Saved entries:
☆ ☆ ☆
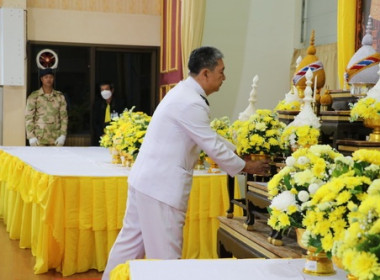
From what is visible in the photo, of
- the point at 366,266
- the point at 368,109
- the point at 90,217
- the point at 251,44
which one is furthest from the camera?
the point at 251,44

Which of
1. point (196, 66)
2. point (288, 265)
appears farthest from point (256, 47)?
point (288, 265)

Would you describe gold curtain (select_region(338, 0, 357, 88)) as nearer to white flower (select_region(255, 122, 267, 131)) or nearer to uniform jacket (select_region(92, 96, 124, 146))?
white flower (select_region(255, 122, 267, 131))

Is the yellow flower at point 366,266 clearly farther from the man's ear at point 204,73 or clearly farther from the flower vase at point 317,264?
the man's ear at point 204,73

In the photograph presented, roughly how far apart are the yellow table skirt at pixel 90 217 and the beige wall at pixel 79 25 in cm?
384

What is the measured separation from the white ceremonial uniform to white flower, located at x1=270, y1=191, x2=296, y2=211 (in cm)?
115

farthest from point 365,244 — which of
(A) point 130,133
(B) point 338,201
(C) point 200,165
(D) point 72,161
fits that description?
(D) point 72,161

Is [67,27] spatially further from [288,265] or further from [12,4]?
[288,265]

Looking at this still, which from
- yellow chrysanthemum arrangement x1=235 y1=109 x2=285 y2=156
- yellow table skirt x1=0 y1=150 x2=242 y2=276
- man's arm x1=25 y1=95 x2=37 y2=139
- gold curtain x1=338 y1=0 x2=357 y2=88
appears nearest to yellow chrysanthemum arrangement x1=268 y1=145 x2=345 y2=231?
yellow chrysanthemum arrangement x1=235 y1=109 x2=285 y2=156

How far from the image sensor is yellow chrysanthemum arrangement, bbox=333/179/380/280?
1242 mm

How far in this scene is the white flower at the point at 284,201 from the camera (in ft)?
5.76

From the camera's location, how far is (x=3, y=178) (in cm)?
582

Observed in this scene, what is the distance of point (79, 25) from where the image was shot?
8375 mm

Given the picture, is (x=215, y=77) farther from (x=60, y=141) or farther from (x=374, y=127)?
(x=60, y=141)

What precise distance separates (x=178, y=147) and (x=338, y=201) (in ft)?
5.04
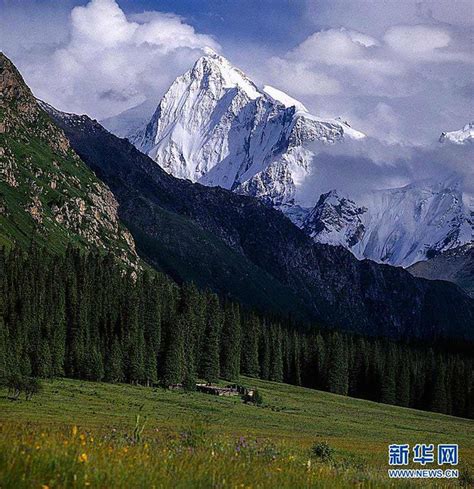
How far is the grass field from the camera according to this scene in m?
12.0

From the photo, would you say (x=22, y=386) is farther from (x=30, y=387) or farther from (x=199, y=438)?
(x=199, y=438)

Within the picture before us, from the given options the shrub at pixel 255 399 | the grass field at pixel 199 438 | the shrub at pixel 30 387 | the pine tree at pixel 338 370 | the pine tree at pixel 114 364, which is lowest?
the grass field at pixel 199 438

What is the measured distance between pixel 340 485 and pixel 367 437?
229 ft

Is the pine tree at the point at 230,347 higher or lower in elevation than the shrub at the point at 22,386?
higher

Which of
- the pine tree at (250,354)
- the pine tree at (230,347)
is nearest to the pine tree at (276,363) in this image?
the pine tree at (250,354)

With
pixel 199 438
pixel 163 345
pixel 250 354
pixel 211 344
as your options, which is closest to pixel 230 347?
pixel 211 344

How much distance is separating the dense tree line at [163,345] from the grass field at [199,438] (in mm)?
8911

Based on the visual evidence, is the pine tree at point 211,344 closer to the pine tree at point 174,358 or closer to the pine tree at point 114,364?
the pine tree at point 174,358

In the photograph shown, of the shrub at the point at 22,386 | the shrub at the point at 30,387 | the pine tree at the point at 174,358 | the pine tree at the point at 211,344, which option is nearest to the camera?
the shrub at the point at 22,386

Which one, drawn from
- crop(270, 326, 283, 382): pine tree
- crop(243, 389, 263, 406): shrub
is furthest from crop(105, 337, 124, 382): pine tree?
crop(270, 326, 283, 382): pine tree

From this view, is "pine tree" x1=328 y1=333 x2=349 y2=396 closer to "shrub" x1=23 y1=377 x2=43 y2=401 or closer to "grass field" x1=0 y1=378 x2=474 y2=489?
"grass field" x1=0 y1=378 x2=474 y2=489

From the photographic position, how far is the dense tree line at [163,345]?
126562 millimetres

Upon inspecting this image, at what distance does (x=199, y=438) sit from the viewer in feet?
66.2

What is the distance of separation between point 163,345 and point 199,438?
12171 cm
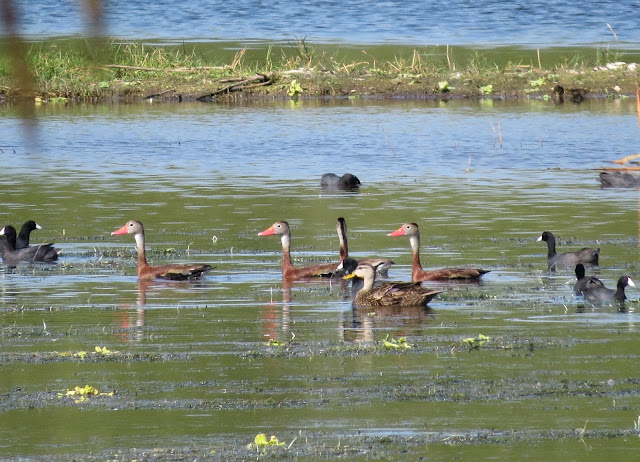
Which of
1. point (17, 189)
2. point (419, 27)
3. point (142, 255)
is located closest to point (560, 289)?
point (142, 255)

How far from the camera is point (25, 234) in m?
16.1

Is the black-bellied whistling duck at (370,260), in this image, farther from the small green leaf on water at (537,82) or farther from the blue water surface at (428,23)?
the blue water surface at (428,23)

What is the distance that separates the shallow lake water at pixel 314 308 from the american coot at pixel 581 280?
0.12m

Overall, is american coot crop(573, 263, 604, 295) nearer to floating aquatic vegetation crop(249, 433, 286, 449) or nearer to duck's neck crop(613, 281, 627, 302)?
duck's neck crop(613, 281, 627, 302)

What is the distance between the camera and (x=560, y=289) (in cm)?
1307

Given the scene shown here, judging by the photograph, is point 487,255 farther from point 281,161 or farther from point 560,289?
point 281,161

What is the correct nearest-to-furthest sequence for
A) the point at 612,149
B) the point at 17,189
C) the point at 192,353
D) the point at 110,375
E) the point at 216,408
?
the point at 216,408, the point at 110,375, the point at 192,353, the point at 17,189, the point at 612,149

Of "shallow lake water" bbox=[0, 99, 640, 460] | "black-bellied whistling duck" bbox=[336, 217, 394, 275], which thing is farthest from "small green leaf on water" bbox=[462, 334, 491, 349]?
"black-bellied whistling duck" bbox=[336, 217, 394, 275]

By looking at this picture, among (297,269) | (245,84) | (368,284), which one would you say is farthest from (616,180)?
(245,84)

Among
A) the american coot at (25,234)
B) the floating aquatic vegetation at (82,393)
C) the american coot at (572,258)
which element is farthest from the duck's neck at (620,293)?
the american coot at (25,234)

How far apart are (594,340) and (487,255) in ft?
15.2

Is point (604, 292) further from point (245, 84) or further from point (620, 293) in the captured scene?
point (245, 84)

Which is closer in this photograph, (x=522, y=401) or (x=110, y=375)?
(x=522, y=401)

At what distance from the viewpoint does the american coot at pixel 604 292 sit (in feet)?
☆ ☆ ☆
- [WORK TO BE COMPLETED]:
Except for the pictures, reproduce every line exactly.

- [FINISHED ANSWER]:
From what is visible in the photo, of
- the point at 366,266
- the point at 368,109
- the point at 90,217
- the point at 251,44
which one is furthest from the camera?
the point at 251,44

Which of
1. point (196, 66)
2. point (288, 265)
appears farthest from point (256, 47)?
point (288, 265)

Would you describe gold curtain (select_region(338, 0, 357, 88)) as nearer to white flower (select_region(255, 122, 267, 131)) or nearer to uniform jacket (select_region(92, 96, 124, 146))?
white flower (select_region(255, 122, 267, 131))

Is the yellow flower at point 366,266 clearly farther from the man's ear at point 204,73 or clearly farther from the flower vase at point 317,264?
the man's ear at point 204,73

In the photograph presented, roughly how far apart are the yellow table skirt at pixel 90 217 and the beige wall at pixel 79 25 in cm?
384

What is the measured separation from the white ceremonial uniform to white flower, located at x1=270, y1=191, x2=296, y2=211 (in cm)?
115

farthest from point 365,244 — which of
(A) point 130,133
(B) point 338,201
(C) point 200,165
(D) point 72,161
fits that description?
(D) point 72,161

Is [67,27] spatially further from [288,265] or further from [12,4]?
[288,265]

Looking at this still, which from
- yellow chrysanthemum arrangement x1=235 y1=109 x2=285 y2=156
- yellow table skirt x1=0 y1=150 x2=242 y2=276
- man's arm x1=25 y1=95 x2=37 y2=139
- gold curtain x1=338 y1=0 x2=357 y2=88
appears nearest to yellow chrysanthemum arrangement x1=268 y1=145 x2=345 y2=231?
yellow chrysanthemum arrangement x1=235 y1=109 x2=285 y2=156

How far from the image sensor is yellow chrysanthemum arrangement, bbox=333/179/380/280?
1242 mm

How far in this scene is the white flower at the point at 284,201 from the camera (in ft)?
5.76

From the camera's location, how far is (x=3, y=178) (in cm)?
582

Observed in this scene, what is the distance of point (79, 25) from where the image was shot?
8375 mm

Given the picture, is (x=215, y=77) farther from (x=60, y=141) or farther from (x=374, y=127)?
(x=60, y=141)

What precise distance separates (x=178, y=147) and (x=338, y=201) (in ft)?
5.04
How far is the grass field from the camera according to this scene in m?
12.0

From the photo, would you say (x=22, y=386) is farther from (x=30, y=387) or farther from (x=199, y=438)?
(x=199, y=438)

Within the picture before us, from the given options the shrub at pixel 255 399 | the grass field at pixel 199 438 | the shrub at pixel 30 387 | the pine tree at pixel 338 370 | the pine tree at pixel 114 364, which is lowest?
the grass field at pixel 199 438

What is the measured distance between pixel 340 485 and pixel 367 437?
229 ft

Is the pine tree at the point at 230,347 higher or lower in elevation than the shrub at the point at 22,386?
higher

Which of
- the pine tree at (250,354)
- the pine tree at (230,347)
is nearest to the pine tree at (276,363) in this image?
the pine tree at (250,354)

With
pixel 199 438
pixel 163 345
pixel 250 354
pixel 211 344
as your options, which is closest to pixel 230 347?
pixel 211 344

How much distance is separating the dense tree line at [163,345] from the grass field at [199,438] (in mm)?
8911

Based on the visual evidence, is the pine tree at point 211,344 closer to the pine tree at point 174,358 or closer to the pine tree at point 114,364?
the pine tree at point 174,358

In the photograph shown, of the shrub at the point at 22,386 | the shrub at the point at 30,387 | the pine tree at the point at 174,358 | the pine tree at the point at 211,344, which option is nearest to the camera?
the shrub at the point at 22,386

Which one, drawn from
- crop(270, 326, 283, 382): pine tree
- crop(243, 389, 263, 406): shrub
is furthest from crop(105, 337, 124, 382): pine tree?
crop(270, 326, 283, 382): pine tree

From this view, is "pine tree" x1=328 y1=333 x2=349 y2=396 closer to "shrub" x1=23 y1=377 x2=43 y2=401 or closer to "grass field" x1=0 y1=378 x2=474 y2=489?
"grass field" x1=0 y1=378 x2=474 y2=489

From the photographic position, how far is the dense tree line at [163,345]?
126562 millimetres

Upon inspecting this image, at what distance does (x=199, y=438) sit from the viewer in feet?
66.2

What is the distance of separation between point 163,345 and point 199,438?
12171 cm
Which of
1. point (17, 189)
2. point (419, 27)
3. point (142, 255)
is located closest to point (560, 289)?
point (142, 255)

How far from the camera is point (25, 234) in m?
16.1

Is the black-bellied whistling duck at (370,260), in this image, farther from the small green leaf on water at (537,82) or farther from the blue water surface at (428,23)?
the blue water surface at (428,23)

What is the distance that separates the shallow lake water at pixel 314 308 from the american coot at pixel 581 280?
0.12m

Overall, is american coot crop(573, 263, 604, 295) nearer to floating aquatic vegetation crop(249, 433, 286, 449) or nearer to duck's neck crop(613, 281, 627, 302)?
duck's neck crop(613, 281, 627, 302)

What is the distance between the camera and (x=560, y=289) (in cm)?
1307

Given the scene shown here, judging by the photograph, is point 487,255 farther from point 281,161 or farther from point 560,289?
point 281,161

What is the correct nearest-to-furthest sequence for
A) the point at 612,149
B) the point at 17,189
C) the point at 192,353
D) the point at 110,375
E) the point at 216,408
?
the point at 216,408, the point at 110,375, the point at 192,353, the point at 17,189, the point at 612,149

Of "shallow lake water" bbox=[0, 99, 640, 460] | "black-bellied whistling duck" bbox=[336, 217, 394, 275], which thing is farthest from "small green leaf on water" bbox=[462, 334, 491, 349]?
"black-bellied whistling duck" bbox=[336, 217, 394, 275]

By looking at this picture, among (297,269) | (245,84) | (368,284), which one would you say is farthest from (616,180)?
(245,84)

Among
A) the american coot at (25,234)
B) the floating aquatic vegetation at (82,393)
C) the american coot at (572,258)
which element is farthest from the duck's neck at (620,293)?
the american coot at (25,234)

How far apart are (594,340) and (487,255) in ft?
15.2

Is point (604, 292) further from point (245, 84) or further from point (620, 293) in the captured scene?
point (245, 84)

Which is closer in this photograph, (x=522, y=401) or (x=110, y=375)?
(x=522, y=401)

At what distance from the viewpoint does the american coot at pixel 604 292 sit (in feet)?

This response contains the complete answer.